El hombre se removía nervioso sobre su bote. En toda la mañana, apenas había "pescado" una zapatilla cubierta de barro, que había quedado enganchada a los anzuelos. El hombre maldijo en voz alta y arrojó la zapatilla al agua.
El calor había comenzado a apretar y tuvo que mover el bote hacia la ribera izquierda, para que los sauces lo reconfortaran con su sombra. Una hora después el anzuelo volvió a engancharse en el fondo. No podía creer en su mala suerte. Accionó el reel con cuidado, para que no se le cortara el hilo. Lo que salió a la superficie, chorreando lodo, lo dejó estupefacto: era la zapatilla. ¿Cómo podía ser? Quizás la correntada… Pero no, imposible.
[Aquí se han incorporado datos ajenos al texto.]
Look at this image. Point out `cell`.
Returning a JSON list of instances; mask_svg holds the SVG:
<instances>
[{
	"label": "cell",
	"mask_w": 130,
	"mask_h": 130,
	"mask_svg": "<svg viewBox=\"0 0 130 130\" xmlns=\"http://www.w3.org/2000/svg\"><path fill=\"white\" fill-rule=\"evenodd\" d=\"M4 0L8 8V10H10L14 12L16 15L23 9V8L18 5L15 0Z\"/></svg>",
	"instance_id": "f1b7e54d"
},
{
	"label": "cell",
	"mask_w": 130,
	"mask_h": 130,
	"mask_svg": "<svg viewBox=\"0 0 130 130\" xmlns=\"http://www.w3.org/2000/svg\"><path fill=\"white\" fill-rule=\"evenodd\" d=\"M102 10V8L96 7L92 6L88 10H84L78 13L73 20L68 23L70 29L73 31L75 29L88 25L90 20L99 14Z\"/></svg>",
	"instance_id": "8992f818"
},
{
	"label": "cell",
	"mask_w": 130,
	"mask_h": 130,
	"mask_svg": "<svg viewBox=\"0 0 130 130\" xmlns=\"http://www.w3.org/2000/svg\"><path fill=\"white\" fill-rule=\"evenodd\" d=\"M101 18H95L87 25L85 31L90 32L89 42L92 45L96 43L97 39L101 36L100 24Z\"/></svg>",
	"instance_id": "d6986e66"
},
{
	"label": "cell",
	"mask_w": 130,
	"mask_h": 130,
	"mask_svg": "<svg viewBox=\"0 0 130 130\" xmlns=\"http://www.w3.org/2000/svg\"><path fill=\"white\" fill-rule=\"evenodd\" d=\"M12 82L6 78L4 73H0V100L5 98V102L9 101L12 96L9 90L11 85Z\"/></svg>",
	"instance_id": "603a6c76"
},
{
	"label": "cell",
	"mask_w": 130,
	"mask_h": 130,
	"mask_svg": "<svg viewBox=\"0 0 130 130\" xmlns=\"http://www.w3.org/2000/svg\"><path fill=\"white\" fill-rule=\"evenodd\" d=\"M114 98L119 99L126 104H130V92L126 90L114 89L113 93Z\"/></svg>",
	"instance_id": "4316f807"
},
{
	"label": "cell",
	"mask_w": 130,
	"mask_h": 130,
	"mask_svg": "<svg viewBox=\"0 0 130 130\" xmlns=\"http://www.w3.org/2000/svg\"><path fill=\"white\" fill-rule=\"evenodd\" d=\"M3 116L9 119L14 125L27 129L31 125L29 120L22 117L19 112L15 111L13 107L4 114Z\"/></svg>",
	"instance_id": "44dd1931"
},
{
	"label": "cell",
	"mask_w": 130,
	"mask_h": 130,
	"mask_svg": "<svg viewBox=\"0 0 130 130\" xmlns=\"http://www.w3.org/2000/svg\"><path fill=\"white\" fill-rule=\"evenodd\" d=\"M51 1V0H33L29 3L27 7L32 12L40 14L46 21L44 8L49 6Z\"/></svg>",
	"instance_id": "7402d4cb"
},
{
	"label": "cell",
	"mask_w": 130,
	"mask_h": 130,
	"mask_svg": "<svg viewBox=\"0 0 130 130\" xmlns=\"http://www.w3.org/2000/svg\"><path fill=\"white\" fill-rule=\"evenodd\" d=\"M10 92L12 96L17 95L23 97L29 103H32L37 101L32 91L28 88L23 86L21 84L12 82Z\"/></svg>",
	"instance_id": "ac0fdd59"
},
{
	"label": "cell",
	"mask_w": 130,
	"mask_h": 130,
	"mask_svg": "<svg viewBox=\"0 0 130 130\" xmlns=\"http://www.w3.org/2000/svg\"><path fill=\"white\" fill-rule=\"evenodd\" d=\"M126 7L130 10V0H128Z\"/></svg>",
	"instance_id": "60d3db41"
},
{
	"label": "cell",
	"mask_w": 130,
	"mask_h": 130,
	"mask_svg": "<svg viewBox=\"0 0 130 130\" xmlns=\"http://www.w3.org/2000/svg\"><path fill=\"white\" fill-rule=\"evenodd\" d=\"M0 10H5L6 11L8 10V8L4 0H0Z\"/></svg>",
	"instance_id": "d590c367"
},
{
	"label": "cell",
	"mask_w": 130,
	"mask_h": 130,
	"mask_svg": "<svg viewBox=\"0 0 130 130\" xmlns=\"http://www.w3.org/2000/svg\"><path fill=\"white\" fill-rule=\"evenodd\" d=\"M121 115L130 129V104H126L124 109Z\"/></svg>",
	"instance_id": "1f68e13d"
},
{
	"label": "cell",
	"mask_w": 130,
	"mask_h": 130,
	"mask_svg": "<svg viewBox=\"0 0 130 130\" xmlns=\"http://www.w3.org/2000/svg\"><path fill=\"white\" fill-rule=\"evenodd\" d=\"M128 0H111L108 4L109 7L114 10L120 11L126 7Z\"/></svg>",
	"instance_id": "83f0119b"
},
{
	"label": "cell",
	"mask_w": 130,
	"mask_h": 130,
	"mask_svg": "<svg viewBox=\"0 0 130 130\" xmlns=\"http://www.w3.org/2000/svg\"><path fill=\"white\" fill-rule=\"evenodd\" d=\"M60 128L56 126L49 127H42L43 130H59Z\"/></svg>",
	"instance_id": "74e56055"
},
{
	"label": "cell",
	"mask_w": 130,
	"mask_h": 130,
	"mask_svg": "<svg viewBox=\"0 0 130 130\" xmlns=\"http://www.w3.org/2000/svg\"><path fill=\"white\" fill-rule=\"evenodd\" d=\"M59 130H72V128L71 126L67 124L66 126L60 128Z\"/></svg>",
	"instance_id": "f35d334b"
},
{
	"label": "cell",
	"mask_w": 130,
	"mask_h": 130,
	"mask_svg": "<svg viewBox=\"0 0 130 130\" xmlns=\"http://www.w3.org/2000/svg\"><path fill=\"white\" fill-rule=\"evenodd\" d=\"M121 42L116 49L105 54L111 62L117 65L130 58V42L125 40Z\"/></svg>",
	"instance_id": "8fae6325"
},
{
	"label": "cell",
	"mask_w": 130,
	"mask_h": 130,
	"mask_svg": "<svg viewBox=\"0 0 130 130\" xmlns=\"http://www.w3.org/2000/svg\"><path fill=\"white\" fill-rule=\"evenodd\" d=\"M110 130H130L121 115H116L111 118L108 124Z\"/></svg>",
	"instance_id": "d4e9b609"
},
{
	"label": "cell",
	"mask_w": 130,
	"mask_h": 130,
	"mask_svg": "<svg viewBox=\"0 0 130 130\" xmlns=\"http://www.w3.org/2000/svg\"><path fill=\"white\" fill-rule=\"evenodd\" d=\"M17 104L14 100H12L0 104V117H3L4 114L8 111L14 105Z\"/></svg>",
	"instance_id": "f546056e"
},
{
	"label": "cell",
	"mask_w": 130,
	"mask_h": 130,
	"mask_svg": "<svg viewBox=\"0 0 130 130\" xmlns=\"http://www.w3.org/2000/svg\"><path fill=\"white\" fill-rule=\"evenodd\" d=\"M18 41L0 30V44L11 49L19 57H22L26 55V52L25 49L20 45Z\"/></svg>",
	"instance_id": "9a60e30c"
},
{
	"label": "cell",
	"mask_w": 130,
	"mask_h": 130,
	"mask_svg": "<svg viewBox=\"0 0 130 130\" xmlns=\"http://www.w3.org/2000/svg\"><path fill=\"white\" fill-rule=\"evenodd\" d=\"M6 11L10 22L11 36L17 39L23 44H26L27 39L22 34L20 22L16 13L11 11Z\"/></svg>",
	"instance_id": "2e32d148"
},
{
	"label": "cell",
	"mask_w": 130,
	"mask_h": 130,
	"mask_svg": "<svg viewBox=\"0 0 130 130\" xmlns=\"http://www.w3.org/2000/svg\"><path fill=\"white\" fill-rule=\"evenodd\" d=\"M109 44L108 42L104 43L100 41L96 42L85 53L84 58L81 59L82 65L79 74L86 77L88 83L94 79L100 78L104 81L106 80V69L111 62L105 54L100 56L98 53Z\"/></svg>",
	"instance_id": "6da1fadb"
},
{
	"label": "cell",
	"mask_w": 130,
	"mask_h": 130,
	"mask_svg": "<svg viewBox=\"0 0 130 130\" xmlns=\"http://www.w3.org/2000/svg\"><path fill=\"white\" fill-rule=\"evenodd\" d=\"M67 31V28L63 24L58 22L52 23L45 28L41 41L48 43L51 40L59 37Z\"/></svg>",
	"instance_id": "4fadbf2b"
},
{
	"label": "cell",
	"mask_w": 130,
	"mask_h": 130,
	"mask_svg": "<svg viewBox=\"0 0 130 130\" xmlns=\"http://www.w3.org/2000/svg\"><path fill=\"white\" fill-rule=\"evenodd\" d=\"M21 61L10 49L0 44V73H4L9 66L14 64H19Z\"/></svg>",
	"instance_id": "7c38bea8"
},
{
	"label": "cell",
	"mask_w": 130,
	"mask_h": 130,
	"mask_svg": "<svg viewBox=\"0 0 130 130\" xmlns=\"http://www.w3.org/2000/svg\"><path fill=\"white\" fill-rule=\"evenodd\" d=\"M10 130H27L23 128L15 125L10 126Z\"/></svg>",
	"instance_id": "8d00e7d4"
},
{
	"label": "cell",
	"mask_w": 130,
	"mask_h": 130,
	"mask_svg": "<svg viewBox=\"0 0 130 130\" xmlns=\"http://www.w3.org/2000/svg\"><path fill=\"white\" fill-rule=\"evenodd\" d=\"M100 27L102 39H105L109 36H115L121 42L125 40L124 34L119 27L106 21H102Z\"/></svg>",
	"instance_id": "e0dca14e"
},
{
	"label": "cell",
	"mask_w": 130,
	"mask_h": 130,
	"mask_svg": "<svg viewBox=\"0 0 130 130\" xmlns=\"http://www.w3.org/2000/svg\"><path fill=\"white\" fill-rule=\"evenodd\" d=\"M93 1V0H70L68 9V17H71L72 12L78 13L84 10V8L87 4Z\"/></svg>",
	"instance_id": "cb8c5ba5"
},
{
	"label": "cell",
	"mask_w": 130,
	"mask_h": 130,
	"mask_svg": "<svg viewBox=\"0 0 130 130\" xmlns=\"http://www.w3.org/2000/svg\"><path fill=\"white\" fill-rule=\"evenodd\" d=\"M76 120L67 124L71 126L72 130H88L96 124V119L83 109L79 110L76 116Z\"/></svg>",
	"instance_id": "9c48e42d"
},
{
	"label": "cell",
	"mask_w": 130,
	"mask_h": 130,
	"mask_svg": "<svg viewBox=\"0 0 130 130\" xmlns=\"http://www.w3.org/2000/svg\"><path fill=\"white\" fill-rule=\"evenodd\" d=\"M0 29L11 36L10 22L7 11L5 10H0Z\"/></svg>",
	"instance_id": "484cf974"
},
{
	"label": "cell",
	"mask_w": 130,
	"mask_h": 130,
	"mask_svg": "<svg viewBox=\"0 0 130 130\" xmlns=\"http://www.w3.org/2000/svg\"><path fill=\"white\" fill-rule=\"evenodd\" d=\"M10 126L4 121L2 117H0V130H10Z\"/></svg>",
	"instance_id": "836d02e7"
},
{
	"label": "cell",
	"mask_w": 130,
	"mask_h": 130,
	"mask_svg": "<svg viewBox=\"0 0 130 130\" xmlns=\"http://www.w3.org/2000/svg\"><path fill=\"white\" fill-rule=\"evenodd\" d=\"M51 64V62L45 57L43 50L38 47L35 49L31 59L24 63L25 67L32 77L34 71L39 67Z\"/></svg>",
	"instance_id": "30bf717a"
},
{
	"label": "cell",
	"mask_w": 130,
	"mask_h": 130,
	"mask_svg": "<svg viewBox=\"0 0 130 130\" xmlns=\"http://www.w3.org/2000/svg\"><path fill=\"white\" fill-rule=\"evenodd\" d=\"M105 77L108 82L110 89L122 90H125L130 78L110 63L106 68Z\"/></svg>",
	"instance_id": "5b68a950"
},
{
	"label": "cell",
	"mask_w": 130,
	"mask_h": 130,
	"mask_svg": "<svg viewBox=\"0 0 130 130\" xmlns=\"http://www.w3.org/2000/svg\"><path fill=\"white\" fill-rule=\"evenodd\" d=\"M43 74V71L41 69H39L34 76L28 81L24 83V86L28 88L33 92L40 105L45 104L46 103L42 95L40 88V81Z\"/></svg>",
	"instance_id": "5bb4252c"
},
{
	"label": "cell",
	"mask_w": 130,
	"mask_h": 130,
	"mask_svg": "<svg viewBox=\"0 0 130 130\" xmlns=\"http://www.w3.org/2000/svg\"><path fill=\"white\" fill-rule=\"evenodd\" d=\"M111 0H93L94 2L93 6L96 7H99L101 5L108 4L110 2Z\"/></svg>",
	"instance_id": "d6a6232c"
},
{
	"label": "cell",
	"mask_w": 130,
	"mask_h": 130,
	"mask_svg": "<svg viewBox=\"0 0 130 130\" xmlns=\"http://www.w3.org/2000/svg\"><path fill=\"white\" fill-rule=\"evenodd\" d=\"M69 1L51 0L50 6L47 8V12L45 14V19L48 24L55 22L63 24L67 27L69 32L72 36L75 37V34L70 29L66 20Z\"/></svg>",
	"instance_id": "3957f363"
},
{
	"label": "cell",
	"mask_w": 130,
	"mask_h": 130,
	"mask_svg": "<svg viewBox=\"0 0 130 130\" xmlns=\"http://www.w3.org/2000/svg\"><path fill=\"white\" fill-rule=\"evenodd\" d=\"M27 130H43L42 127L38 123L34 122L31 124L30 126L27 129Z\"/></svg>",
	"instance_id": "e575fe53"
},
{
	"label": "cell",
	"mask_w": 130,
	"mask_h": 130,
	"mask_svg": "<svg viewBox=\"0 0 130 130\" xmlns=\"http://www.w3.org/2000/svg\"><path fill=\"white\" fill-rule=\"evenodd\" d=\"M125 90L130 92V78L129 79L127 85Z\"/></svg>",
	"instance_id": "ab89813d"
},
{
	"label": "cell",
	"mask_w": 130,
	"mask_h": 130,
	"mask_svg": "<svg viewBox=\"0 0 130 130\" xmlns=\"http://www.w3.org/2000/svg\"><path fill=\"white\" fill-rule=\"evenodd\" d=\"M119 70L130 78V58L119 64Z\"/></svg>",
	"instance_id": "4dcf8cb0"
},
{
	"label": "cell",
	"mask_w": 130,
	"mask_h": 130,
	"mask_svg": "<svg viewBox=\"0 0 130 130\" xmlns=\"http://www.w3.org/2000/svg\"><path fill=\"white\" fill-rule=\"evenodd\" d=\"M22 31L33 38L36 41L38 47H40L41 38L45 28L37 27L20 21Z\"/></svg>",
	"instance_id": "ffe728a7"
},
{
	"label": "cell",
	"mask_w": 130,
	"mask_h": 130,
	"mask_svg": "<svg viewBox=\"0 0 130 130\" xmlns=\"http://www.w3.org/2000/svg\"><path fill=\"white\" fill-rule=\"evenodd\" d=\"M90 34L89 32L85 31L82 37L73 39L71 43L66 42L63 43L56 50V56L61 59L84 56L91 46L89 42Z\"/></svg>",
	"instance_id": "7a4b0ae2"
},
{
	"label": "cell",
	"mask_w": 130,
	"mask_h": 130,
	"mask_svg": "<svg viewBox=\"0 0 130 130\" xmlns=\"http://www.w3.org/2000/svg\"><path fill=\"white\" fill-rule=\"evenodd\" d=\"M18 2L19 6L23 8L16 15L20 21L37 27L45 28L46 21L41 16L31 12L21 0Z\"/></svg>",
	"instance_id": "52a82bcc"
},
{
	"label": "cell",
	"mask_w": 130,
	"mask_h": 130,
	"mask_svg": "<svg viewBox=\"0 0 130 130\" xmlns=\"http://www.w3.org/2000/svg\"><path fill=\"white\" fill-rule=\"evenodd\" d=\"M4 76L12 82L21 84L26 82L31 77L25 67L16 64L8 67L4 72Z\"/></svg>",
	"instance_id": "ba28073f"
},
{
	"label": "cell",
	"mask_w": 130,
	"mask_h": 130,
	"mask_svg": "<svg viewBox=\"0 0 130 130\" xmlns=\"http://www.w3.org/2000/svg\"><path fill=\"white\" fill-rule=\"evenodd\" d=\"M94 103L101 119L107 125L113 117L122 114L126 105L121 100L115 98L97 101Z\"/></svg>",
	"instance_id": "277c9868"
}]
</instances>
Demasiadas coincidencias. Dio vuelta la suela podrida, para examinarla. Se le ocurrió que quizás no se trataba de la misma zapatilla, sino de otra. Quizás ésta sea el par, pensó algo divertido. Pero perdió la sonrisa cuando vio la marca en relieve bajo la suela: era Nike, la misma que él usaba.
Miró a su alrededor, pensando en alguna broma de sus camaradas, que eran muy dados a esta clase de chistes. Pero en aquella parte del río estaba solo. Una leve y calurosa brisa estremecía los árboles de la orilla. El río lamía el bote y le arrancaba unos ruidos como de succión.
Sintiendo un escalofrío, el hombre arrojó la zapatilla lo más lejos que pudo y luego se santiguó. El asunto no le gustaba para nada, tenía un mal presentimiento. Volvió a tirar los anzuelos, aunque ahora se cuidó muy bien de hacerlo en la dirección contraria donde había ido a parar la zapatilla. No pasaron muchos minutos hasta que el sedal volvió a hundirse.
El hombre giró el reel muy lentamente, esperando lo peor. Esta vez se trataba de un pantalón corto, corroído por las aguas: exactamente como el que tenía puesto. El mismo corte de la tela, el mismo color, aunque el pantalón que había sacado del río estaba desvaído y lleno de caracoles.
Devolvió el pantalón a las aguas y remó lo más lejos que pudo, sin parar, hasta que sintió que los brazos se le acalambraban. Recién entonces se detuvo. El silencio del río, roto por su respiración agitada, le causó una honda conmoción y el hombre decidió que dejaría de pescar, al menos por ese día. Comenzó a retirar las líneas de pesca, que en el apuro había dejado en el agua, y entonces reparó en que dos de ellas estaban enganchadas.
Levantó una, al azar. Era una remera, con un dibujo de una luna roja en la pechera, como la que llevaba ahora. “Ya saqué del río todas mis ropas”, pensó entonces. “Ahora sólo falta una cosa”. La otra línea parecía mucho más pesada.
-No- dijo el hombre, embargado por el terror. Comenzó a remar hacia la orilla. No pensaba sacar la última línea.
En cuanto llegara al otro lado la cortaría con la pinza. Pero en el camino el bote comenzó a zozobrar, presa de un agujero en el fondo, y el hombre tuvo que arrojarse al agua. De inmediato sintió que algo lo aferraba de un pie y lo hundía hacia las profundidades marrones.
Unas horas después, unos chicos que pasaban por el lugar encontraron el bote semihundido y lo atrajeron hacia la orilla. Había una línea de pesca enganchada al costado del bote, y uno de los chicos la levantó. Se encontraron con el hombre desnudo, ahogado, blanco; el anzuelo estaba clavado en su labio inferior y lo había desgarrado.